Here is my work, which was marked as $\color{red}{WRONG}$. Where is the mistake?
Why are you computing the difference $y(t_{i+1})-y_{i}$? It does not make much sense... The local truncation error is given by $y(t_{i+1})-y_{i+1}$, where in the calculation of $y_{i+1}$ we assume that $y_i$ and $y_{i-1}$ are exact.
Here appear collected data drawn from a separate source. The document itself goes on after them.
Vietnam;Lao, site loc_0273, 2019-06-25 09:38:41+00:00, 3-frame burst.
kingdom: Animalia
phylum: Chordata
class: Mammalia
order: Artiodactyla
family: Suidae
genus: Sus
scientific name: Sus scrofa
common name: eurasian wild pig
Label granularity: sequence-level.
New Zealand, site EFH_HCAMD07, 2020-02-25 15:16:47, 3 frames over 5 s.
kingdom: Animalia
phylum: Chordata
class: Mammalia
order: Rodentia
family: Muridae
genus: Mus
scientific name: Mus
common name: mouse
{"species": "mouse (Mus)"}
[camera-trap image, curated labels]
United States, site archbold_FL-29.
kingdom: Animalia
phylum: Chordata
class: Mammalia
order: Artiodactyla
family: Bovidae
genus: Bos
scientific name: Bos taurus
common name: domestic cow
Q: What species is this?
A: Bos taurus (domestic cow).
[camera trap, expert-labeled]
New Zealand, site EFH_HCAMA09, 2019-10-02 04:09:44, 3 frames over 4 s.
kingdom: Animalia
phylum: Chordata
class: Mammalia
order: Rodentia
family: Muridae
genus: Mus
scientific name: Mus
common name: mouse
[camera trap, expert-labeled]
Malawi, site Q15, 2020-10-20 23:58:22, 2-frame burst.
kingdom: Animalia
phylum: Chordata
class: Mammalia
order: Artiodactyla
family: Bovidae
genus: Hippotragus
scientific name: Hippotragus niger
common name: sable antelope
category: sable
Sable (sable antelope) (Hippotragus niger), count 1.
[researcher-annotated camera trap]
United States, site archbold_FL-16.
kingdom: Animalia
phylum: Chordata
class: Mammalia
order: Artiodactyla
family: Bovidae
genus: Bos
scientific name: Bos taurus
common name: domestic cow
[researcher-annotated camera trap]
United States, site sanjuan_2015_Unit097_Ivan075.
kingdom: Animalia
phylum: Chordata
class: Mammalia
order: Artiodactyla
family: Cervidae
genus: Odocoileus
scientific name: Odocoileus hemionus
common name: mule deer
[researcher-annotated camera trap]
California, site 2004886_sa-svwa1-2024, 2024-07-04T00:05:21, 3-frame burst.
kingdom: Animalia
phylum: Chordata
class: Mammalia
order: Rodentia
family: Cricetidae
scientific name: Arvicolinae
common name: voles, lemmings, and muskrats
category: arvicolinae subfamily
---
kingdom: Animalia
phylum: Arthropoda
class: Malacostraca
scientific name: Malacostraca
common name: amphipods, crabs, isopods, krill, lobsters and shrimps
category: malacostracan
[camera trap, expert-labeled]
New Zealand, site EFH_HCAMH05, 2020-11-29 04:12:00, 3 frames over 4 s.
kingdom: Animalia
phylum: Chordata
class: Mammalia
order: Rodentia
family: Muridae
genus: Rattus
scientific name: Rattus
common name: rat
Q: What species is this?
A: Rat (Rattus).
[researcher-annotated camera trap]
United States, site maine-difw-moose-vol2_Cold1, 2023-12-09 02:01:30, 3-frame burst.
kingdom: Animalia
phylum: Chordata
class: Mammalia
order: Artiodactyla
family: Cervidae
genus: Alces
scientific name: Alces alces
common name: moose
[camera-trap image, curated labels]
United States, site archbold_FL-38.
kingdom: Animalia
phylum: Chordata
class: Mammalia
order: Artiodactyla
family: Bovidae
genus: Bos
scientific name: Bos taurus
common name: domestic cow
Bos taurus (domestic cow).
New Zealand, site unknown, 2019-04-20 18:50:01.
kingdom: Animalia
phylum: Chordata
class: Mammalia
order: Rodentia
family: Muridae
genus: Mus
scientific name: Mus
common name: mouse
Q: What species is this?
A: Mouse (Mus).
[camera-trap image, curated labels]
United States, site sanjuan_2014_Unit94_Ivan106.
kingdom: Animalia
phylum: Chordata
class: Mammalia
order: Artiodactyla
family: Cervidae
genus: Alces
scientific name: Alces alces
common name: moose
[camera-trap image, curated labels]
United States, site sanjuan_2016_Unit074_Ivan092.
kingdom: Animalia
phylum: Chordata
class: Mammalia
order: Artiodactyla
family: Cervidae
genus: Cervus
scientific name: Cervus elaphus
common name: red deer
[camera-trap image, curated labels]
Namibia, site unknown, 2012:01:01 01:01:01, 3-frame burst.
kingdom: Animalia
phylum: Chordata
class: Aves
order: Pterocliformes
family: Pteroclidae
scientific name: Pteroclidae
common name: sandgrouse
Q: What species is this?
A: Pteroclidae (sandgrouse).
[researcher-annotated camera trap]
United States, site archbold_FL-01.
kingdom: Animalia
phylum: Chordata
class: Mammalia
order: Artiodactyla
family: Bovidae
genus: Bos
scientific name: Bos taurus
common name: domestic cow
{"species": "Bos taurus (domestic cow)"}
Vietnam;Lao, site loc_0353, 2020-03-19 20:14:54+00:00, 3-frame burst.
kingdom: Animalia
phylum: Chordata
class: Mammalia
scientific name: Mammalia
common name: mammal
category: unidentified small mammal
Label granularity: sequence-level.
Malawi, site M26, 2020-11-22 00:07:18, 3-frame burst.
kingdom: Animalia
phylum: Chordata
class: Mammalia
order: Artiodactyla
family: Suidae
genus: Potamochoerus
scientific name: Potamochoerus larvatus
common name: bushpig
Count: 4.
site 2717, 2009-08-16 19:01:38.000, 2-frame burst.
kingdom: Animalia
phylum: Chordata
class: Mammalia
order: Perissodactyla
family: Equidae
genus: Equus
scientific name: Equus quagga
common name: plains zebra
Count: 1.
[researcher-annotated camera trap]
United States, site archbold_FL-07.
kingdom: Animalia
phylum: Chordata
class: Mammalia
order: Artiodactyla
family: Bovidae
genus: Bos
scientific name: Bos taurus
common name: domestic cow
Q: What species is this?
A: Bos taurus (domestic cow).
\begin{align*} y(t_{i+1})-y_{i+1}=&y_i + h y'_i+\frac 12 h^2 y''_i + O(h^3)-y_i-h \alpha f_i -h (1-\alpha)f_{i-1}\\ =& hy'_i +\frac 12 h^2 y''_i -\alpha h y'_i -h(1-\alpha)(y'_i-h y''_i + O(h^2))+O(h^3)\\ =& (\frac 12+1-\alpha)h^2 y''_i+O(h^3) \end{align*}
So, if you take $\alpha = \frac 32$ the local truncation error is $O(h^3)$, otherwise it is $O(h^2)$. The global error should be one order lower.